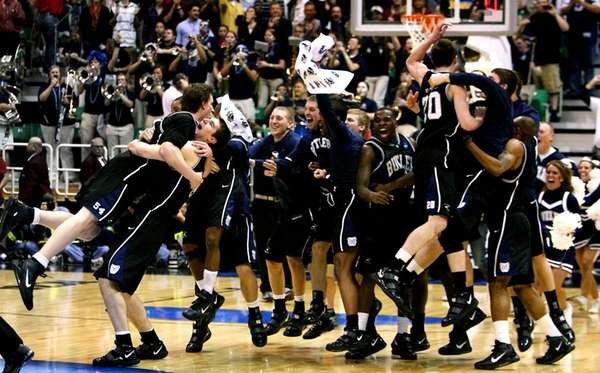 The Butler Bulldogs celebrate a 63-56 victory over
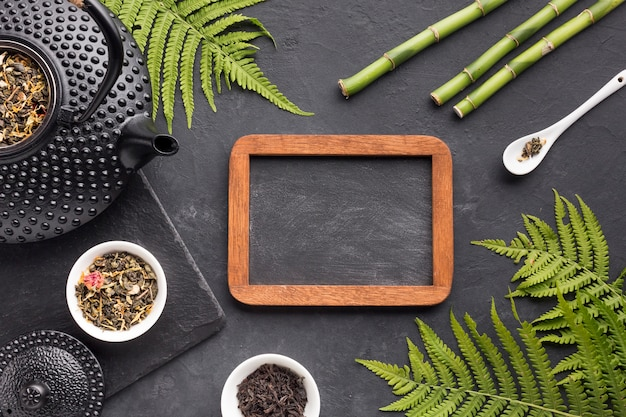 Ziołowej herbaty składnik z pustym łupkiem na czarnym textured tle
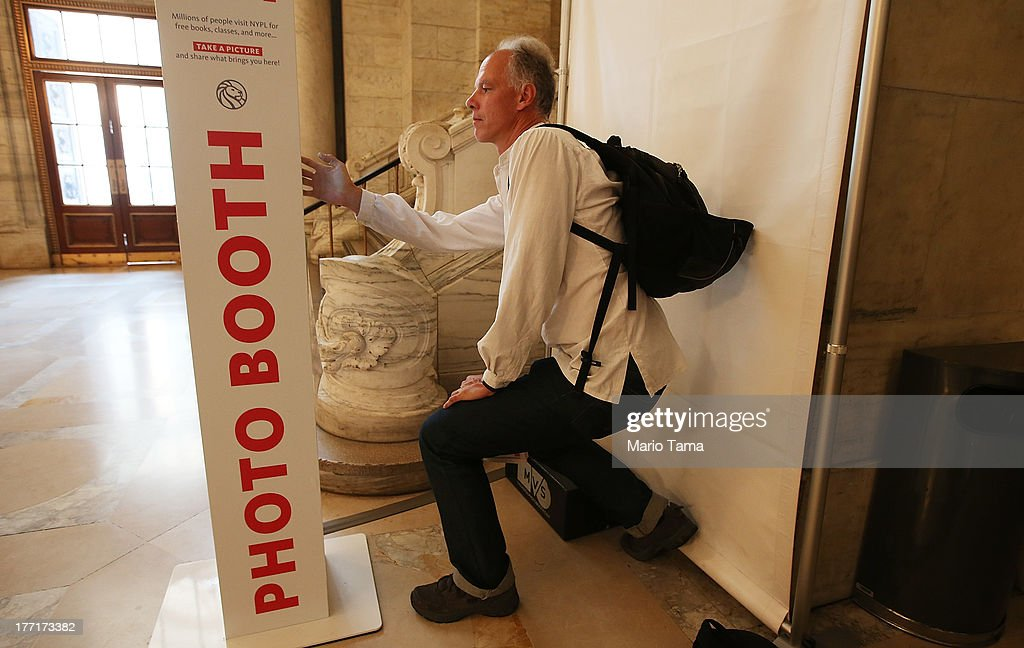 Simonas Zmuidzinas takes a 'selfie' at a new photobooth in the New York Public Library on August 21, 2013 in New York City. Visitors are invited to take pictures of themselves in the library which will be placed on the library's website and also emailed to the user.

■ Work task
Pictures are not part of the copy; transcribe the rest of the data verbatim.

■ Reply to the task
 The Butler Bulldogs celebrate a 63-56 victory over
 Ziołowej herbaty składnik z pustym łupkiem na czarnym textured tle
 Simonas Zmuidzinas takes a 'selfie' at a new photobooth in the New York Public Library on August 21, 2013 in New York City. Visitors are invited to take pictures of themselves in the library which will be placed on the library's website and also emailed to the user.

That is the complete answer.